Understanding CSS animation
Keyframes, timing, and what runs on the GPU.
The four pieces of a CSS animation, the two properties that won't drop frames, and the difference between transitions and animations.
Transition vs animation.
Transitions interpolate between a starting and ending state when a property changes — fade in on hover, slide a drawer open. Animations run a defined sequence regardless of state change — a loading spinner, an attention-pulse, a multi-stage choreography. Transitions are simpler (one duration, one easing, implicit state changes); animations are richer (named keyframes, multiple stops, iteration count, direction).
@keyframes — the choreography.
A keyframe rule names a sequence and lists property values at percentage checkpoints. @keyframes pulse { 0% { opacity: 1 } 50% { opacity: 0.5 } 100% { opacity: 1 } }. Then apply it: animation: pulse 2s ease-in-out infinite. Five values: name, duration, timing-function, iteration-count, optionally direction/fill-mode/delay. The same animation can run on multiple elements at different speeds; the keyframes are reusable.
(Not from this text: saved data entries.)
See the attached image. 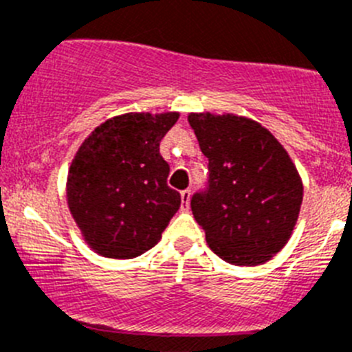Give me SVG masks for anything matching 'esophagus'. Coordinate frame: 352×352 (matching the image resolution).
<instances>
[{
  "label": "esophagus",
  "mask_w": 352,
  "mask_h": 352,
  "mask_svg": "<svg viewBox=\"0 0 352 352\" xmlns=\"http://www.w3.org/2000/svg\"><path fill=\"white\" fill-rule=\"evenodd\" d=\"M180 198H182V210H188L189 199H191V191H189V189H184V191H180Z\"/></svg>",
  "instance_id": "1"
}]
</instances>
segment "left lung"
I'll use <instances>...</instances> for the list:
<instances>
[{"mask_svg": "<svg viewBox=\"0 0 352 352\" xmlns=\"http://www.w3.org/2000/svg\"><path fill=\"white\" fill-rule=\"evenodd\" d=\"M208 188L191 210L208 247L231 265L267 263L287 243L298 221L303 184L286 148L259 122L233 113H189Z\"/></svg>", "mask_w": 352, "mask_h": 352, "instance_id": "8db88e82", "label": "left lung"}]
</instances>
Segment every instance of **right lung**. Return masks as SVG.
Returning a JSON list of instances; mask_svg holds the SVG:
<instances>
[{
    "label": "right lung",
    "mask_w": 352,
    "mask_h": 352,
    "mask_svg": "<svg viewBox=\"0 0 352 352\" xmlns=\"http://www.w3.org/2000/svg\"><path fill=\"white\" fill-rule=\"evenodd\" d=\"M179 112H131L98 126L69 164L66 199L87 245L131 259L156 245L180 207L160 142Z\"/></svg>",
    "instance_id": "1"
}]
</instances>
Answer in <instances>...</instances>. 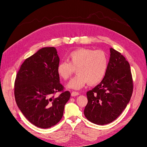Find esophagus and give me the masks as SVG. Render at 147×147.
Here are the masks:
<instances>
[{
  "label": "esophagus",
  "mask_w": 147,
  "mask_h": 147,
  "mask_svg": "<svg viewBox=\"0 0 147 147\" xmlns=\"http://www.w3.org/2000/svg\"><path fill=\"white\" fill-rule=\"evenodd\" d=\"M79 92H77V91H72V93H71V96H77L78 95H79Z\"/></svg>",
  "instance_id": "obj_1"
}]
</instances>
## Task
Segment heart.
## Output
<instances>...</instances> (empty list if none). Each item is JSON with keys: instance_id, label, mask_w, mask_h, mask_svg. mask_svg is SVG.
I'll return each instance as SVG.
<instances>
[{"instance_id": "obj_1", "label": "heart", "mask_w": 147, "mask_h": 147, "mask_svg": "<svg viewBox=\"0 0 147 147\" xmlns=\"http://www.w3.org/2000/svg\"><path fill=\"white\" fill-rule=\"evenodd\" d=\"M67 61H62L57 66V73L63 80L69 79L75 69L77 75L70 80L67 87L80 90L86 84L96 85L104 78L108 68L109 59L101 50L80 48L71 52Z\"/></svg>"}]
</instances>
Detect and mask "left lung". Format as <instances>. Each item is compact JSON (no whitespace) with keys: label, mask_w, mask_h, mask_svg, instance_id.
<instances>
[{"label":"left lung","mask_w":147,"mask_h":147,"mask_svg":"<svg viewBox=\"0 0 147 147\" xmlns=\"http://www.w3.org/2000/svg\"><path fill=\"white\" fill-rule=\"evenodd\" d=\"M108 68L102 82L86 92L84 110L89 121L98 124L112 123L126 107L133 92L130 65L121 53L110 48Z\"/></svg>","instance_id":"obj_1"}]
</instances>
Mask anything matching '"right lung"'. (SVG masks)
Segmentation results:
<instances>
[{"mask_svg": "<svg viewBox=\"0 0 147 147\" xmlns=\"http://www.w3.org/2000/svg\"><path fill=\"white\" fill-rule=\"evenodd\" d=\"M59 58L55 47H45L26 59L16 74L14 94L21 112L35 126L47 129L59 123L70 92L59 82ZM61 92L58 97L54 96Z\"/></svg>", "mask_w": 147, "mask_h": 147, "instance_id": "add662e5", "label": "right lung"}]
</instances>
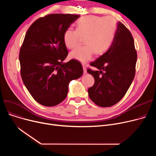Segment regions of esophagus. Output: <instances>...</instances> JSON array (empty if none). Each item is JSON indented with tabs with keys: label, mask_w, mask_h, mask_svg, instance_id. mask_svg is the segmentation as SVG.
<instances>
[{
	"label": "esophagus",
	"mask_w": 156,
	"mask_h": 156,
	"mask_svg": "<svg viewBox=\"0 0 156 156\" xmlns=\"http://www.w3.org/2000/svg\"><path fill=\"white\" fill-rule=\"evenodd\" d=\"M83 69L84 74H86L87 73V66L85 64H83Z\"/></svg>",
	"instance_id": "34e87169"
}]
</instances>
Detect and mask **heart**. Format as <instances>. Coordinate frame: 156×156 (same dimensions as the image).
<instances>
[{"mask_svg": "<svg viewBox=\"0 0 156 156\" xmlns=\"http://www.w3.org/2000/svg\"><path fill=\"white\" fill-rule=\"evenodd\" d=\"M116 30V22L110 16L81 17L76 23L75 30L68 29L64 33V44L70 49L78 47L81 37H85L86 45L72 51L70 58L85 63L92 58L95 52L97 55L104 54L112 45Z\"/></svg>", "mask_w": 156, "mask_h": 156, "instance_id": "b5f03b06", "label": "heart"}]
</instances>
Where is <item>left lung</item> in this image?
<instances>
[{"label": "left lung", "mask_w": 156, "mask_h": 156, "mask_svg": "<svg viewBox=\"0 0 156 156\" xmlns=\"http://www.w3.org/2000/svg\"><path fill=\"white\" fill-rule=\"evenodd\" d=\"M136 60L133 37L119 21L108 51L90 63L98 70L87 69L95 80L94 85L88 90L90 99L103 108L118 103L125 96L134 79Z\"/></svg>", "instance_id": "obj_1"}]
</instances>
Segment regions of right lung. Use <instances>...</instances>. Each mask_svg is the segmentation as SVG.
Listing matches in <instances>:
<instances>
[{"instance_id": "obj_1", "label": "right lung", "mask_w": 156, "mask_h": 156, "mask_svg": "<svg viewBox=\"0 0 156 156\" xmlns=\"http://www.w3.org/2000/svg\"><path fill=\"white\" fill-rule=\"evenodd\" d=\"M79 15L52 14L36 20L28 28L19 59L23 83L39 104L52 107L62 102L73 80L83 75L75 59L64 63L68 54L63 35Z\"/></svg>"}]
</instances>
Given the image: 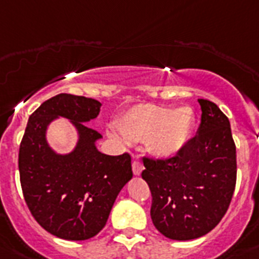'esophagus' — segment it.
Masks as SVG:
<instances>
[{
	"label": "esophagus",
	"instance_id": "34e87169",
	"mask_svg": "<svg viewBox=\"0 0 259 259\" xmlns=\"http://www.w3.org/2000/svg\"><path fill=\"white\" fill-rule=\"evenodd\" d=\"M143 169H144V166H143V164L139 161V160H135L134 163H132V170H134V175L135 176H139L140 173L143 172Z\"/></svg>",
	"mask_w": 259,
	"mask_h": 259
}]
</instances>
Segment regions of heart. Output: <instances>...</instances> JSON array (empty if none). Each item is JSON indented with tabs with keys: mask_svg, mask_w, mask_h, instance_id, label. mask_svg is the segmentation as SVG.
I'll list each match as a JSON object with an SVG mask.
<instances>
[{
	"mask_svg": "<svg viewBox=\"0 0 259 259\" xmlns=\"http://www.w3.org/2000/svg\"><path fill=\"white\" fill-rule=\"evenodd\" d=\"M110 136L117 143L130 145L143 142L156 157L169 159L180 153L193 131V115L189 108H166L156 104H138L116 121Z\"/></svg>",
	"mask_w": 259,
	"mask_h": 259,
	"instance_id": "b5f03b06",
	"label": "heart"
}]
</instances>
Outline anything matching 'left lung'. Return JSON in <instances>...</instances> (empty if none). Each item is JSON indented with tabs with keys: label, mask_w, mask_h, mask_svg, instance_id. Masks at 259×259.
Returning <instances> with one entry per match:
<instances>
[{
	"label": "left lung",
	"mask_w": 259,
	"mask_h": 259,
	"mask_svg": "<svg viewBox=\"0 0 259 259\" xmlns=\"http://www.w3.org/2000/svg\"><path fill=\"white\" fill-rule=\"evenodd\" d=\"M198 103L201 123L185 148L168 160H143L142 177L152 193L151 219L170 240H194L214 229L236 188V144L229 119L210 100Z\"/></svg>",
	"instance_id": "1"
}]
</instances>
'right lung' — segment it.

Two properties don't drop frames.
The browser uses two paths to animate. Compositor path: transform (translate, rotate, scale) and opacity — both can be handled on the GPU without re-laying-out the page. Main thread path: everything else (width, left, color, padding, ...) — each frame triggers layout and paint. For 60fps animations, animate transform and opacity; for one-off layout changes that aren't on the hot path, anything works. The "60fps without thinking" rule: stick to transform and opacity.
Easing curves.
The timing function controls how the animation feels. linear: constant velocity (mechanical, often wrong). ease-in: starts slow, ends fast (acceleration). ease-out: starts fast, ends slow (deceleration — usually feels natural for UI). ease-in-out: slow at both ends (good for pulsing). cubic-bezier(0.25, 0.1, 0.25, 1): custom curve. The default "ease" is roughly cubic-bezier(0.25, 0.1, 0.25, 1). Test with the actual content; what works for one motion doesn't for another.
A worked spinner.
A 360° rotating spinner. @keyframes spin { to { transform: rotate(360deg) } } plus .spinner { animation: spin 1s linear infinite }. Three properties matter: transform: rotate (GPU-accelerated, won't drop frames), linear (constant rotation, no easing artifact), and infinite (loops until removed). Five lines of CSS, no JavaScript, renders correctly on every browser since 2012.
Cheap, GPU-friendly spinner
transform rotate ; linear ; infinite
The combination that doesn't trigger layout.
@keyframes spin → animation: spin 1s linear infinite
= 60fps on any browser
prefers-reduced-motion.
Some users get nauseous from animation (vestibular disorders, motion sensitivity). Operating systems expose this as a setting; CSS picks it up via @media (prefers-reduced-motion: reduce). Inside that block, override your animations to be subtle or static. Big motion effects (full-screen slides, parallax scroll, looping background animations) are the priority cases. Spinners and tiny fades are fine to keep.
When to reach for JavaScript.
CSS handles "play this defined sequence". For animation that needs to respond to input mid-flight (drag handles, scroll-driven), for complex sequences with choreographed timing, or for physics-driven motion (spring animations), use a library like Framer Motion, GSAP, or Motion One. They run the same compositor path under the hood; you just trade declarative for imperative.